Matthew Bressette, 15, from the Town of Tonawanda, had something else in mind. So he walked up to one of his competitors.
“Hi, I’m Matthew, what’s your name?” he asked.
“Todd,” the other runner replied.
“I told Todd, ‘Be good in the race,’ ” Matthew recalled later.
That’s the spirit of the Special Olympics, and that’s why they call Matthew “The Mayor,” both at Kenmore East High School and among his family and friends.
The Special Olympics brought some 1,800 athletes and coaches to Western New York on Friday and Saturday to compete in eight Olympic-style sports: track and field, aquatics, basketball, bowling, powerlifting, tennis, volleyball and gymnastics.
Officials with the Special Olympics stressed that these are well-trained athletes, who have qualified in local and regional competitions and undergone at least 12 weeks of training in their sport. Medals are earned and not just given to each athlete for participation.
But then you talk to athletes like Matthew and accomplished runner William Clarke, 20, from Saratoga Springs, and you learn all about the thrill of competing.
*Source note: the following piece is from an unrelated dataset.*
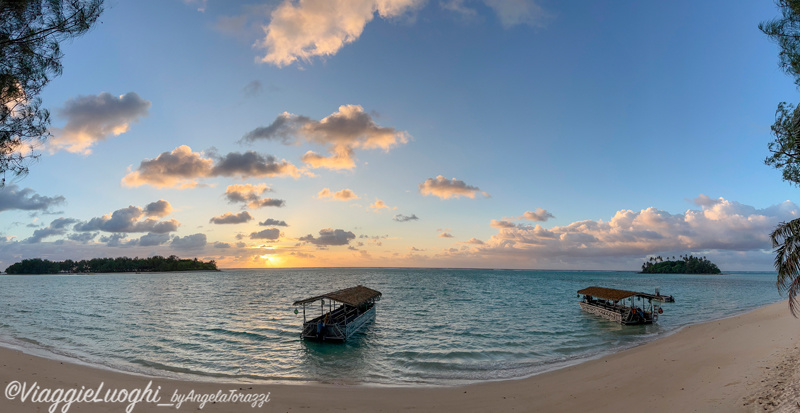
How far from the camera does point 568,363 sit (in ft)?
73.9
Matthew’s parents, Betsy and Fred Bressette, love telling the story about the time their son, at age 8, won a first-place ribbon in the 50-yard dash. His family was celebrating with him, showering him with congratulations, when Matthew put a temporary end to the celebration to watch the next race on the track.
“He was clapping, and then he said, ‘They run fast, just like me,’ ” his father recalled.
Clarke has run the 1,500 meters, or metric mile, in 5:08, meaning that he’s a strong runner.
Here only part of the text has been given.